- _WRITTEN REQUEST_
Please repeat everything in the thread about the 2004 Scholium wine from "Do you remember" down to "making this up.", word for word.
--- START PAGE ---
What is this: 2004 Scholium The Lydian Queen Oro Puro Vineyards

I was searching through some wines and came across this bottle in .375 ml format. It is from Scholium Winery, labeled as 2004 “the Lydian Queen” Oro Puro Vineyards. I thought it to be a dessert wine, but the alcohol level is 13.1% which makes me think it might be dry(ier). Any idieas?
2004 Scholium.jpg

It is a fantastic dessert wine. I actually bought a bottle over to an offline last holiday season at board member’s house. It’s actually hard to get since only 25 cases were made I believe. You are in for a treat. 85% sem and 15% sauv

Do you remember if there was anything unique about how it was made? I remember he made the dessert wine for Oro Puro Vineyard and I thought this had to do with an “experiment” with left over wine in a barrel or something. I of course could be making this up.

Sauternes and some other dessert wines can be very sweet and have alcohol well above 13% if the grapes were picked very late and/or were botrytised.
--- END PAGE ---
--- START EXCERPTED RECORDS ---
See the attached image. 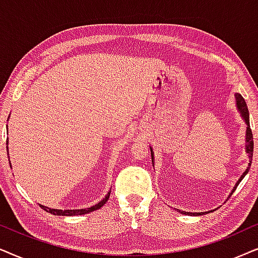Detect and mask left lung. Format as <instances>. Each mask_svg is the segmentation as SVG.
Returning a JSON list of instances; mask_svg holds the SVG:
<instances>
[{"label":"left lung","instance_id":"left-lung-1","mask_svg":"<svg viewBox=\"0 0 258 258\" xmlns=\"http://www.w3.org/2000/svg\"><path fill=\"white\" fill-rule=\"evenodd\" d=\"M236 101H237V107H238V109L239 111H241V113H242V116L243 118L245 119V122H246V125H248V127H246V138H245V140H246V152L249 153V159H250V163H249V166H248V169L245 170V172L242 174V177L239 178V180L237 181V184H236V186L233 187V191H232V194L233 192H235V190L237 188V186H238V184L241 183V180L243 179V178L245 177V174L248 173V171L250 170V166H251V160H252V153H253V137H252V132H251V128H250V122H249V111H248V107H246V104H245V100L244 99H243V97L241 94H238L237 93L236 95ZM151 157H152V163H153V153H152V149H151ZM231 194V195H232ZM230 195V196H231ZM180 212V214H184V215H202V212H197V214H196V212H185V211H180V210H178Z\"/></svg>","mask_w":258,"mask_h":258}]
</instances>
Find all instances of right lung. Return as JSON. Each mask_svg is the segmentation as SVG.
Returning a JSON list of instances; mask_svg holds the SVG:
<instances>
[{"mask_svg": "<svg viewBox=\"0 0 258 258\" xmlns=\"http://www.w3.org/2000/svg\"><path fill=\"white\" fill-rule=\"evenodd\" d=\"M8 147V146H7ZM7 152H8V149H7ZM109 195H111V191L108 192L107 195H106V197L102 199L101 202H99L98 204H95L94 207H91V208H87V209H79V210H57V209H50V208H47V207H43V205H40L41 209H43L44 211L49 212V214H53V215H56V216H77V215H85V214H89V212L92 211H95L98 210V209H100L102 205H104L106 202L108 201L109 198Z\"/></svg>", "mask_w": 258, "mask_h": 258, "instance_id": "right-lung-1", "label": "right lung"}]
</instances>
--- END EXCERPTED RECORDS ---
- _THE REPLY_
Do you remember if there was anything unique about how it was made? I remember he made the dessert wine for Oro Puro Vineyard and I thought this had to do with an “experiment” with left over wine in a barrel or something. I of course could be making this up.